En revanche, on peut d’ores et déjà considérer qu’un tel jugement va faire réfléchir les autorités organisatrices : on ne peut pas faire n’importe quoi après l’attribution d’une DSP et jouer inconséquemment avec la structure du réseau, a fortiori quand cela génère des coûts supplémentaires. En d’autres termes, la politique un peu trop facile des avenants pourrait être davantage encadrée et surveillée qu’elle ne l’est parfois.


* Extrait du jugement du Tribunal administratif de Marseille du 6 décembre dernier.

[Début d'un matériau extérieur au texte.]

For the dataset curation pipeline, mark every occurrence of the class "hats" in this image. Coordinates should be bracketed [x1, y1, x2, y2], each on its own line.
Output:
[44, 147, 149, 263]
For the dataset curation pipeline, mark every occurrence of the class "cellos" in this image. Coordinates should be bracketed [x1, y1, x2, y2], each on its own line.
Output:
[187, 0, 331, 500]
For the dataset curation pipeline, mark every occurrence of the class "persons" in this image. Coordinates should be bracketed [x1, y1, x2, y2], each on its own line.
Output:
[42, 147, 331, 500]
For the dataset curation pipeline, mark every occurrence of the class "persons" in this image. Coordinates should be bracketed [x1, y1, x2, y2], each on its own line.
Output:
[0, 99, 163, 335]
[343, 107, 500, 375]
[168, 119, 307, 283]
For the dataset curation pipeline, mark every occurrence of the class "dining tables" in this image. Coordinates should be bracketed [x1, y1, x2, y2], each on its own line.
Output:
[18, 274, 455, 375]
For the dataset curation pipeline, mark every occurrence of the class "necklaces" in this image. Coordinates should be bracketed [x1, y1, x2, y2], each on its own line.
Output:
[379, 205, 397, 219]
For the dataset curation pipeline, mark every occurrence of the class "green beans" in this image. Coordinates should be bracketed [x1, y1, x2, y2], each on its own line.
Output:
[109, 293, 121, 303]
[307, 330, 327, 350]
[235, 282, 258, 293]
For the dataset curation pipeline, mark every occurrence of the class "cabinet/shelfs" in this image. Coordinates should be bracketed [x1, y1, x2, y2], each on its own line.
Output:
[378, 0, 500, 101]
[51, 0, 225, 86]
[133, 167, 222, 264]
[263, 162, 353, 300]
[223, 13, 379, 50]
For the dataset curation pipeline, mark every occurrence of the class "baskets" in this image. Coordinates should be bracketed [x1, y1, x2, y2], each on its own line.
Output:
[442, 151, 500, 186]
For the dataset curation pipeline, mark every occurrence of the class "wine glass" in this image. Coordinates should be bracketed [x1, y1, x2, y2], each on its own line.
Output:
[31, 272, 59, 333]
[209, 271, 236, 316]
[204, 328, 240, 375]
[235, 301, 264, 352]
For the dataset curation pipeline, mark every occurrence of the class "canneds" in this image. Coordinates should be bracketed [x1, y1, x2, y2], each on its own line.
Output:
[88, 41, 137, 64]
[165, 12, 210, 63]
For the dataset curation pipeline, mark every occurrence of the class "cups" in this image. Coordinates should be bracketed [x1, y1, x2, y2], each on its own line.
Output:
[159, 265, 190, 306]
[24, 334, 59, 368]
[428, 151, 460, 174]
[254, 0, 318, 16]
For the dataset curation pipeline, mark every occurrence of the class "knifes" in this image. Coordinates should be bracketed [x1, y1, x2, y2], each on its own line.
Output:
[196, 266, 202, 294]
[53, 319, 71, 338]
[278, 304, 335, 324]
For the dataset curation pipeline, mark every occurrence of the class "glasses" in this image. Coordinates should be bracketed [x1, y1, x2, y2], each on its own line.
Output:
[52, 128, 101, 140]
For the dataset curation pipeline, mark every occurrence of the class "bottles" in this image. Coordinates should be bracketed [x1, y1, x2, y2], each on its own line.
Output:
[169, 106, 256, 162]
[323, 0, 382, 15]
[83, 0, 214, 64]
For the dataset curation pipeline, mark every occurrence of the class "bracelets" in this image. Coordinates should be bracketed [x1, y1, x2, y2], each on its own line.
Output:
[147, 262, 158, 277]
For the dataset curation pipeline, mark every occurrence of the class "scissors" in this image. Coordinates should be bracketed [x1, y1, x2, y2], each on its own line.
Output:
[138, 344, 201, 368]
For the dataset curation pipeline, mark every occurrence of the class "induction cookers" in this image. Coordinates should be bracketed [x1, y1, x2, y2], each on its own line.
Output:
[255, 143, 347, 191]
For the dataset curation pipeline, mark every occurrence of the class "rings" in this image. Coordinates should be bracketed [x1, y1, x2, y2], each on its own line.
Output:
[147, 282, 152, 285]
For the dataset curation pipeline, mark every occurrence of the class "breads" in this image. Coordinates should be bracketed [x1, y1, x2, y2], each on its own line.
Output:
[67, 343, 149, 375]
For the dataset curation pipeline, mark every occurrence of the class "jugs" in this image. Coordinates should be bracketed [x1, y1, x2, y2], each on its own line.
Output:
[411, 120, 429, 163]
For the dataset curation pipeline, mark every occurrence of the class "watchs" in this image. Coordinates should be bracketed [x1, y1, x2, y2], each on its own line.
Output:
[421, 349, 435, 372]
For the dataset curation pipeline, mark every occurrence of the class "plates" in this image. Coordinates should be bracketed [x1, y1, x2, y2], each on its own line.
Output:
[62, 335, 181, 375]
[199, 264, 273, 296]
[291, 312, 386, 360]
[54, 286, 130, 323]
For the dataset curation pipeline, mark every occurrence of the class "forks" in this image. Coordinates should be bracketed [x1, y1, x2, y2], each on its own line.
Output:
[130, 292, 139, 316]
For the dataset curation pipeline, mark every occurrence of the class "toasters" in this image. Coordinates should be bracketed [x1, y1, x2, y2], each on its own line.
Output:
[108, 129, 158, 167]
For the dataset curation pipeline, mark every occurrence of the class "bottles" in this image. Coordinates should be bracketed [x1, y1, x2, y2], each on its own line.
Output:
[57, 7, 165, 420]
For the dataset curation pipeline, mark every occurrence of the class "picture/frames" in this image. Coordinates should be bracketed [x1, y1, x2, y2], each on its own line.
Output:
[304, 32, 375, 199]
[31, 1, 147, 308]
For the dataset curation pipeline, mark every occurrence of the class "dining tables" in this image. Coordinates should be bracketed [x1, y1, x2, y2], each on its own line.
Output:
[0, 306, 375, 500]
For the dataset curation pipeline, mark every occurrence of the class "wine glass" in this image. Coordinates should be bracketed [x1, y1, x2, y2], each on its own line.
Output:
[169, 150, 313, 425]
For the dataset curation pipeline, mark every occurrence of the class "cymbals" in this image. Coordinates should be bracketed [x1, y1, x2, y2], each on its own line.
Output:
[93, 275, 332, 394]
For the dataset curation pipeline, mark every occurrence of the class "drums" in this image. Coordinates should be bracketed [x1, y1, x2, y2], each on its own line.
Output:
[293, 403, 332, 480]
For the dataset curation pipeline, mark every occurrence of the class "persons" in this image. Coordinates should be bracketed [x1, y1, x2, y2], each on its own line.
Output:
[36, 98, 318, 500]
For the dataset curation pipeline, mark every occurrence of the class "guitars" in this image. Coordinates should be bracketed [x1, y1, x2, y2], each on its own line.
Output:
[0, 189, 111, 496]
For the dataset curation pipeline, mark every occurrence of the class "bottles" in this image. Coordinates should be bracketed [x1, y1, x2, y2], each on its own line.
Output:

«Cette nouvelle répartition du risque financier ne permet pas de garantir que la rémunération du délégataire restera sur l’ensemble de la durée du contrat, substantiellement liée aux résultats de l’exploitation du service; qu’elle a en tout état de cause affecté significativement la répartition des charges entre le délégant et le délégataire, en réduisant de manière importante le risque d’exploitation encouru par la société Keolis Pays d’Aix; qu’une telle modification n’était justifiée ni par la nécessité d’adapter la convention aux besoins du service public, ni par la liberté contractuelle et la possibilité prévue par la convention de réviser les conditions financières; que, par suite, l’avenant n° 3 du 12 novembre 2013, qui apportait une modification substantielle à un élément essentiel de la délégation de service public, constituait un nouveau contrat qui devait être soumis à la procédure de mise en concurrence prévue à l’article L. 1411-1 du code général des collectivités territoriales; que, dans ces conditions, la délibération par laquelle l’assemblée délibérante de la communauté du Pays d’Aix a autorisé la signature d’un tel avenant est illégale»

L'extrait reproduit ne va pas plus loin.